• _Work task A_
Answer these questions from the article on the Damien Hirst exhibition in Kiev below, one answer per line:
(i) Who funds the PinchukArtCentre?
(ii) Through what date are the works on view?
(iii) What is "Death Denied"?
• _Work task B_
For each statement, say yes or no depending on whether the article on the Damien Hirst exhibition in Kiev below supports it, and quote the words that decide it:
(i) The exhibition contains about 100 works made between 1990 and 2008.
(ii) Public museums lent the works on view.
(iii) The skull paintings have been exhibited before.

• _Selected passage_
▼

Damien Hirst Goes to Kiev

hirst shark.jpgHow do you get an art shark to the Ukraine? Give him a retrospective. Next Saturday, Kiev’s PinchukArtCentre (funded by billionaire oligarch Victor Pinchuk) will welcome visitors to an exhibition of approximately 100 works created by Damien Hirst between 1990 and 2008. The show is called “Requiem,” which could be interpreted as a somber nod to Contemporary Art as We Knew It but is more likely a reference to the common name for Carcharhinidae, the family of sharks that Hirst prefers for pickling.

The requiem sharks will be represented in Kiev by “Death Explained” (2008) and “Death Denied” (2007), the latter a bisected and dissected tiger shark split between two vitrines. Other Hirstian hits on view through September 20 (all loans from private collections) include early sculptural works such as the maggot-filled “A Thousand Years” (1990) and “Away from the Flock” (1994), the embalmed sheep snapped up by Charles Saatchi; a flurry of butterfly pieces; and a series of skull paintings created between 2006 and 2008 and shown here for the first time. With titles such as “The Meek Shall Inherit the Earth” and “Men Shall Know Nothing,” the new skull works aren’t of the hypercolored, spin art-flavored variety you might be thinking of: the PinchukArtCentre describes them as a “return to the solitary practice of painting [in which Hirst] confronts, in very personal terms, the darkness that lies at the heart of human nature and experience.”

▲

• _Data for review_
▼

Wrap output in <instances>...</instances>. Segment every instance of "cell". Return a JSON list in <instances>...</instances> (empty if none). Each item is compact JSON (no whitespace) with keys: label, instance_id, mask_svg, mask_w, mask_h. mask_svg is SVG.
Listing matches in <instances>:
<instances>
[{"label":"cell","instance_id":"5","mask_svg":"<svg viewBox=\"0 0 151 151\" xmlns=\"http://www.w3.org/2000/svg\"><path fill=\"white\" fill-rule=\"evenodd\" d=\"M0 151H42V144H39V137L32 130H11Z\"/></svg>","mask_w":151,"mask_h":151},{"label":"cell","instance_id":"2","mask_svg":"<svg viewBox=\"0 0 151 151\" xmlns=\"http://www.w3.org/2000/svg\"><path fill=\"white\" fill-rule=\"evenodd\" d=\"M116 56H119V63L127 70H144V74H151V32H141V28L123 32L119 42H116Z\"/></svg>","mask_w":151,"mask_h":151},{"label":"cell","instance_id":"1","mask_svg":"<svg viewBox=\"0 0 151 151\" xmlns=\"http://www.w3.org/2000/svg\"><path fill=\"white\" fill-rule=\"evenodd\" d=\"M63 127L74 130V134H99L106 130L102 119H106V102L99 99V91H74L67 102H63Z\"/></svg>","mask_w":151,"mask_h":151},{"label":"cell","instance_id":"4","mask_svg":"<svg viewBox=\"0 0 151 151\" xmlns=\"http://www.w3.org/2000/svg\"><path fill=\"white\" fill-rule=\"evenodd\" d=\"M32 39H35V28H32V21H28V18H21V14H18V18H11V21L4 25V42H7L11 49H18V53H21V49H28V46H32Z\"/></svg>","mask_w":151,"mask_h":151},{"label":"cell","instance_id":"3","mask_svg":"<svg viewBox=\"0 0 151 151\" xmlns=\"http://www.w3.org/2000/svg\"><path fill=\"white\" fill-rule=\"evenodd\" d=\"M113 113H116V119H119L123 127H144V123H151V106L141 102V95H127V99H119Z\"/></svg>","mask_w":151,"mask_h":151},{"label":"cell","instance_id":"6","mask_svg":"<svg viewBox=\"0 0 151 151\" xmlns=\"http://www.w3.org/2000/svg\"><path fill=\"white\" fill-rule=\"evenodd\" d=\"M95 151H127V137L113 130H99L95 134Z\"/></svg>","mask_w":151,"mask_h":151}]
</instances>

▲

• _Written reply A_
(i) Billionaire oligarch Victor Pinchuk funds it.
(ii) The works are on view through September 20.
(iii) It is a bisected and dissected tiger shark split between two vitrines.

• _Written reply B_
(i) Yes: "an exhibition of approximately 100 works created by Damien Hirst between 1990 and 2008"
(ii) No: "all loans from private collections"
(iii) No: "shown here for the first time"